The disadvantages of financing are that you tie a stone around your neck and that stone has the absolutely diabolical property that it can't be correctly measured ahead of time. To explain this by means of a metaphor, you accept a stone of 5 kilos, you calculate correctly your own strength and you go to the gym to fully prepare etc., after which, knowing full well that you can swim with a 5 kilos stone tied around your neck for a distance X, you start swimming for only Y where Y is not even half of X, so everything is truly thought out very well indeed. But then the Y distance turns out to be in practice through the swamps among the mangroves and the stone turns out to be a railway tie. So you drown, dragged underwater not by the weight of the stone but by its shape. Who would have predicted that?

Eh, the experienced entrepreneurs are the ones who would have predicted that. In other words, you. From now on, you.


  1. Funnily enough, the original text sounds back-translated from English to Romanian at this precise point. The "extensiunea investitorilor" would be a rather puzzling notion by itself to a single-language Romanian speaker except that none such is really likely to make it as far as the second paragraph in this sort of article to start with. For everyone else, the sense is anyway directly available and so it doesn't really register at the usual read, it's only at translation time and even then rather belatedly that it stands out, basically at revision time (translator's note). 

  2. This term's translation to Romanian should be "deranged person", I think. 

  3. The Romanian "deh" that starts this sentence in the original text is not all that easily translated to English. Happily for me, I have already used it in the best possible place so that the very author whose text I'm translating here provides himself the explanations and attempted translation of deh to English, too. And to make it even more confusing, note that I'm using his previous translation of my own words to support my current translation of his own words that were however previous to my use -at least the one that got translated- of that same word! This is most definitely and entirely a translator's note. Which translator's? 

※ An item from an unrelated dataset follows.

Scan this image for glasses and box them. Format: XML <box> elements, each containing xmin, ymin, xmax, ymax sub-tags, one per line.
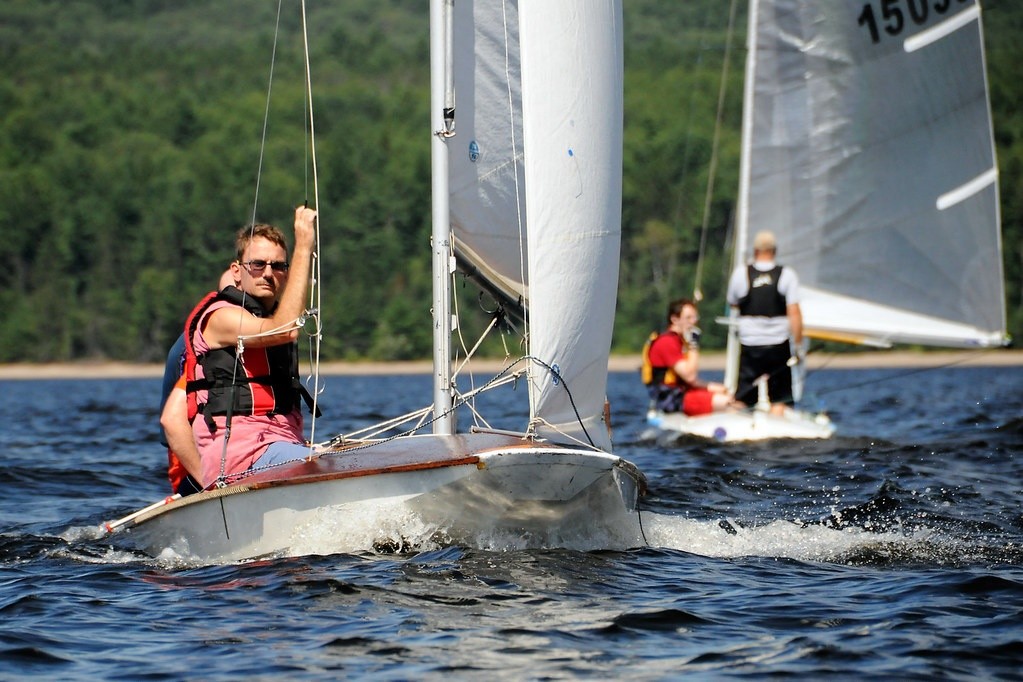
<box><xmin>238</xmin><ymin>259</ymin><xmax>288</xmax><ymax>271</ymax></box>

  4. The linked article includes the transcript of a conversation in which a Romanian billionaire (in euros) at the time (later inmate) clearly states -for the benefit of the young counterpart- that he intended to buy the kids in question, not to do business with them as they and the counterpart seemed to keep misinterpreting it. Back in 2011 when the original article was written, this model of a "rich man" and his interests was rather visibly a direct description -and direct derision, too- of what passed for a rich person in Romania around 2011. Meanwhile, this exact model seems to have become so common across the world that I don't think that there's any loss to the overall argument even when crossing the language border directly like this from Romanian to English (translator's note). 

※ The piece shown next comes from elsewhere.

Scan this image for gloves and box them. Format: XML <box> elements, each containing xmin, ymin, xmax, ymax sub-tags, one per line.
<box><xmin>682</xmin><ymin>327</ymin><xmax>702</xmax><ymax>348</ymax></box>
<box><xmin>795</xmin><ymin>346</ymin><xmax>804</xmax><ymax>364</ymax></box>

  5. Again, this "we" here used to stand in 2011 for Romania only and the original article means it as such but meanwhile I think it rather stands for a much wider space, so I'll leave it in text exactly as it is (translator's note). 

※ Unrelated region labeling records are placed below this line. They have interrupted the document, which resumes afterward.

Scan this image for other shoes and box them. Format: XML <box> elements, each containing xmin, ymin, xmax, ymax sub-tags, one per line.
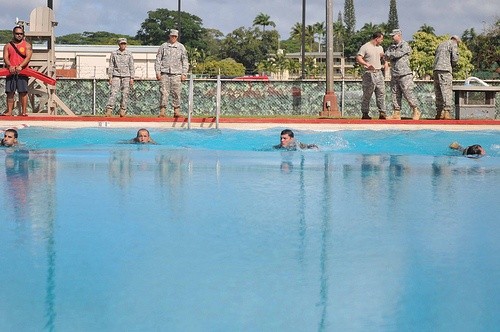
<box><xmin>362</xmin><ymin>114</ymin><xmax>371</xmax><ymax>120</ymax></box>
<box><xmin>412</xmin><ymin>107</ymin><xmax>421</xmax><ymax>120</ymax></box>
<box><xmin>378</xmin><ymin>112</ymin><xmax>387</xmax><ymax>119</ymax></box>
<box><xmin>436</xmin><ymin>114</ymin><xmax>444</xmax><ymax>119</ymax></box>
<box><xmin>444</xmin><ymin>112</ymin><xmax>455</xmax><ymax>120</ymax></box>
<box><xmin>21</xmin><ymin>113</ymin><xmax>27</xmax><ymax>116</ymax></box>
<box><xmin>386</xmin><ymin>111</ymin><xmax>401</xmax><ymax>120</ymax></box>
<box><xmin>106</xmin><ymin>110</ymin><xmax>111</xmax><ymax>117</ymax></box>
<box><xmin>158</xmin><ymin>112</ymin><xmax>166</xmax><ymax>118</ymax></box>
<box><xmin>119</xmin><ymin>109</ymin><xmax>125</xmax><ymax>116</ymax></box>
<box><xmin>4</xmin><ymin>113</ymin><xmax>14</xmax><ymax>116</ymax></box>
<box><xmin>173</xmin><ymin>111</ymin><xmax>183</xmax><ymax>119</ymax></box>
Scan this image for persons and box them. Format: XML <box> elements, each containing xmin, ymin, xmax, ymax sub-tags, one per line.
<box><xmin>102</xmin><ymin>38</ymin><xmax>135</xmax><ymax>117</ymax></box>
<box><xmin>380</xmin><ymin>30</ymin><xmax>421</xmax><ymax>120</ymax></box>
<box><xmin>433</xmin><ymin>35</ymin><xmax>460</xmax><ymax>120</ymax></box>
<box><xmin>356</xmin><ymin>31</ymin><xmax>389</xmax><ymax>120</ymax></box>
<box><xmin>154</xmin><ymin>28</ymin><xmax>189</xmax><ymax>118</ymax></box>
<box><xmin>130</xmin><ymin>129</ymin><xmax>155</xmax><ymax>144</ymax></box>
<box><xmin>2</xmin><ymin>27</ymin><xmax>33</xmax><ymax>116</ymax></box>
<box><xmin>269</xmin><ymin>129</ymin><xmax>318</xmax><ymax>151</ymax></box>
<box><xmin>448</xmin><ymin>142</ymin><xmax>484</xmax><ymax>158</ymax></box>
<box><xmin>0</xmin><ymin>129</ymin><xmax>19</xmax><ymax>148</ymax></box>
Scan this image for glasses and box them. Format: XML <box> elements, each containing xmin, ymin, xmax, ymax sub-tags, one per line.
<box><xmin>15</xmin><ymin>32</ymin><xmax>24</xmax><ymax>35</ymax></box>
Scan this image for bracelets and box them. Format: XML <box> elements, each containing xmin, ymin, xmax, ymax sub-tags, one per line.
<box><xmin>19</xmin><ymin>64</ymin><xmax>23</xmax><ymax>69</ymax></box>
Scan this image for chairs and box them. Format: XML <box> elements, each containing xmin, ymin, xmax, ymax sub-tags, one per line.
<box><xmin>17</xmin><ymin>7</ymin><xmax>58</xmax><ymax>49</ymax></box>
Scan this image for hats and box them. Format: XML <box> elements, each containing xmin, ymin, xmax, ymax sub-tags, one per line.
<box><xmin>389</xmin><ymin>29</ymin><xmax>402</xmax><ymax>35</ymax></box>
<box><xmin>118</xmin><ymin>38</ymin><xmax>128</xmax><ymax>44</ymax></box>
<box><xmin>169</xmin><ymin>30</ymin><xmax>179</xmax><ymax>37</ymax></box>
<box><xmin>451</xmin><ymin>34</ymin><xmax>461</xmax><ymax>47</ymax></box>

  6. Hah, the 700 words of introduction to the Romanian article caused by the lagging of Romanian cultural space behind the American cultural space became... closer to 800 words of introduction in the translation of the text to English. This lag thing turns out to be a very stretchy thing in practice (translator's note). 

  7. The Fain project focused on improving the quality of Romanian blogs and it had at the time a very lively and active community that included readers and commenters as well as bloggers. The improvements mentioned here basically reduced drastically the benefits (as measured in "karma" points that were in turn redeemable at the time for money) of multiple comments by the same person beyond a threshold of 150 within a given interval (translator's note).